I’ll have what she’s having…because she’s having cookie dough ice-cream cake, and an orgasm.
- 1 cup mixed nuts (whatever nuts you want, go for gold)
- 1/2 cup raisins
- 1/2 tsp cinnamon
- 2 cans coconut milk (left in the fridge overnight)
- 1/2 cup maple syrup (I got mine in aldi for a very nice price)
- 1 tsp vanilla essence (optional)
- 1/2 cup almond milk
- 1/2 cup oats
- 1/2 cup coconut flour
- 4 medjool dates
- 1 tbsp tahini
- 1 tsp cacao
- 1 tbsp agave syrup (or any syrup you have handy)
- 4 tbsp coconut milk (or any dairy-free milk)
Hello and today we are going to make the cake of your dreams. Follow me, won’t you? But first, line a small circular springform tin with non-stick baking paper (I use bacofoil), or any shape tin really, just make sure the bottom is removable. This cake relies on a removable bottom, if only life was that easy.
Whizz up the nuts (I bought a bag of luxury nuts from Aldi cause I only accept luxury, from Aldi) with 1/2 cup of raisins (use dates instead if you wish) with a little sprinkle of cinnamon.
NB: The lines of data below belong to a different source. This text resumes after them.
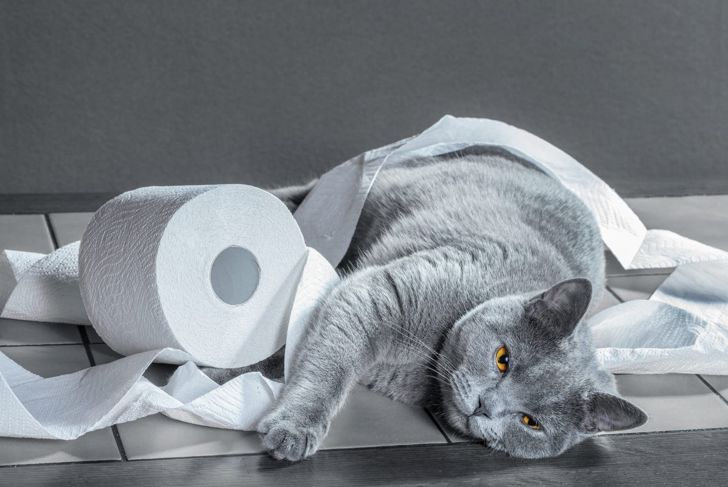 Cat wrapped in toilet roll.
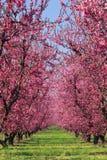 Frutteto di ciliegia in primavera Fotografia Stock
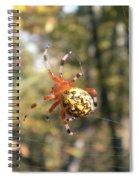 Marbled Orb Weaver Spiral Notebook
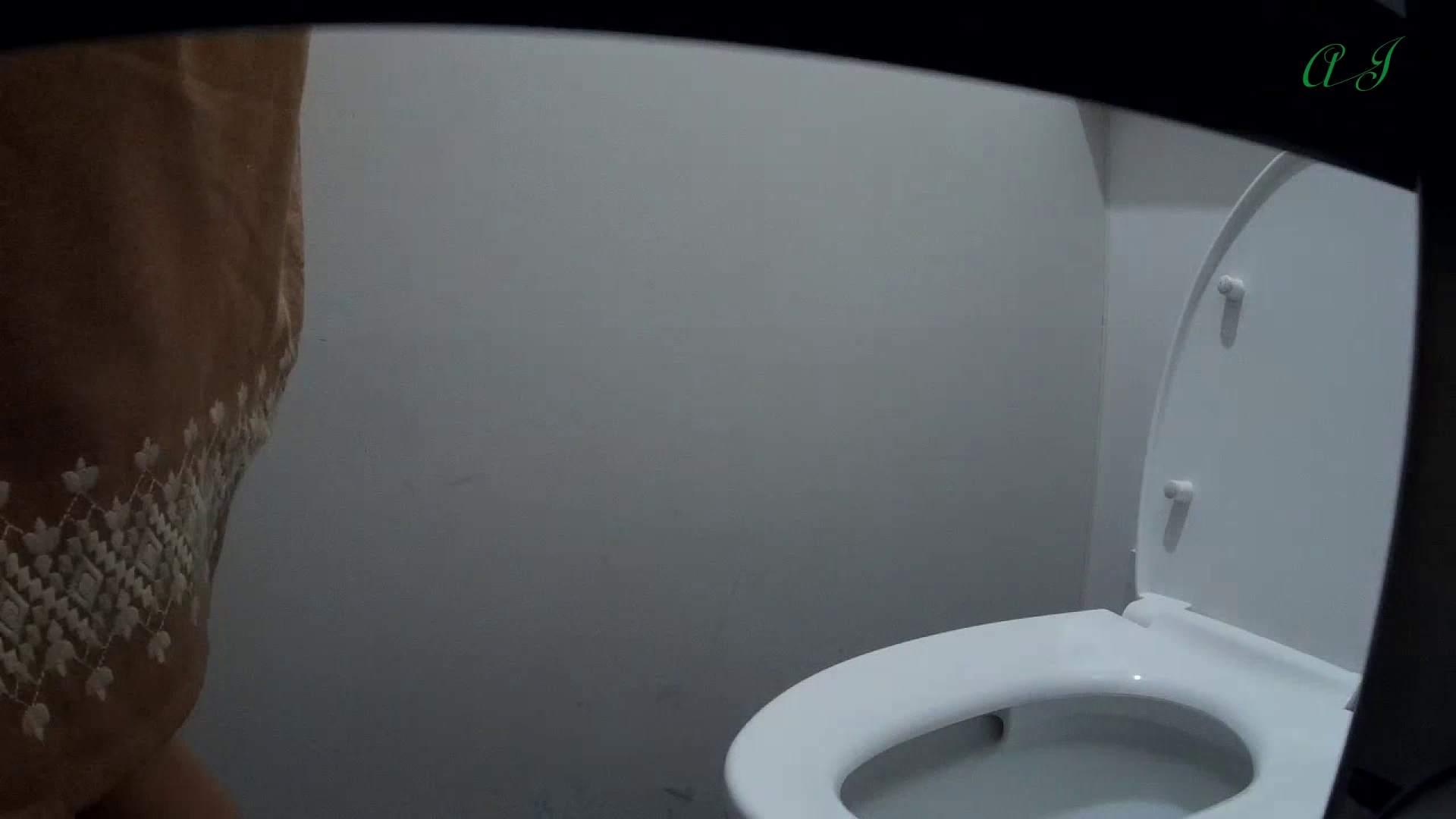 ▲2017_29位▲ 【35位 2016】有名大学女性洗面所 vol.63 OL | 洗面所着替え  85連発 63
When it turns to dough in your blender tip in out and spread it onto the bottom of your lined tin while singing “all about that base, bout that base, no cooking!” or like whatever you want to sing, no biggie.
Stick into the freezer while you make the ice-cream.
Take the two cans of coconut milk out of the fridge but don’t shake (stop shaking, you asshole!). Open them up and, using a spoon, scoop out all the coconut cream from the top into a bowl. You can keep the coconut water for other uses, I poured mine down the sink cause I’m a rebel.
Take a hand whisker (I got mine in Argos for about £10 and works a treat) and whisk up the coconut cream until it has become lighter, just a few minutes. Add in the maple syrup, almond milk and the vanilla essence if using. Whip it up again, for about 4 minutes, until it is thick but fluffy, you’ll understand.
Get the base out of the freezer and pour this on top. Pop back in the freezer while you make the cookie dough.
Cookie Dough Bites
Blend the oats, coconut flour and dates until they come together in a dough. Take out spoonfuls and roll into balls with the palms of your hands. The size of the balls is up to you, make the balls a size which represents your personality.
Take the cake out of the freezer and gently push the cookie dough balls into the filling at random around the cake. Use a spoon to smooth over the top and put back in the freezer overnight.
I kept a few cookie dough balls to the side for decorating, I also ate some as a cake-making snack.
Icing and Eating
Once it’s been left overnight, take the cake out of the freezer and leave it at room temperature for about 15 minutes to let it loosen so you can get it out of the tin.
To make the icing, in a little cup mix the tahini with cacao and agave making a thick chocolate paste. Slowly add coconut or almond milk a tbsp at a time, stirring aggressively until you’ve reached the consistency you want, I used 4 tbsp.
Pour this on top of the cake and decorate with cookie dough balls and desiccated coconut and whatever else you find in your cupboards, a small statue of a gnome?
If you want to eat it immediately then leave out on the counter for an hour to get soft. It may still be a bit frozen but will melt quickly once cut and served.
If you want it for later stick in the fridge and it’ll melt slowly. It can be left in the fridge overnight too (it is very nice and nutritious for breakfast).
If you want this cake for an evening party the best thing to do is make it the night before, leave it in the freezer overnight then in the morning transfer it to the fridge and keep it there until you need it. Yum.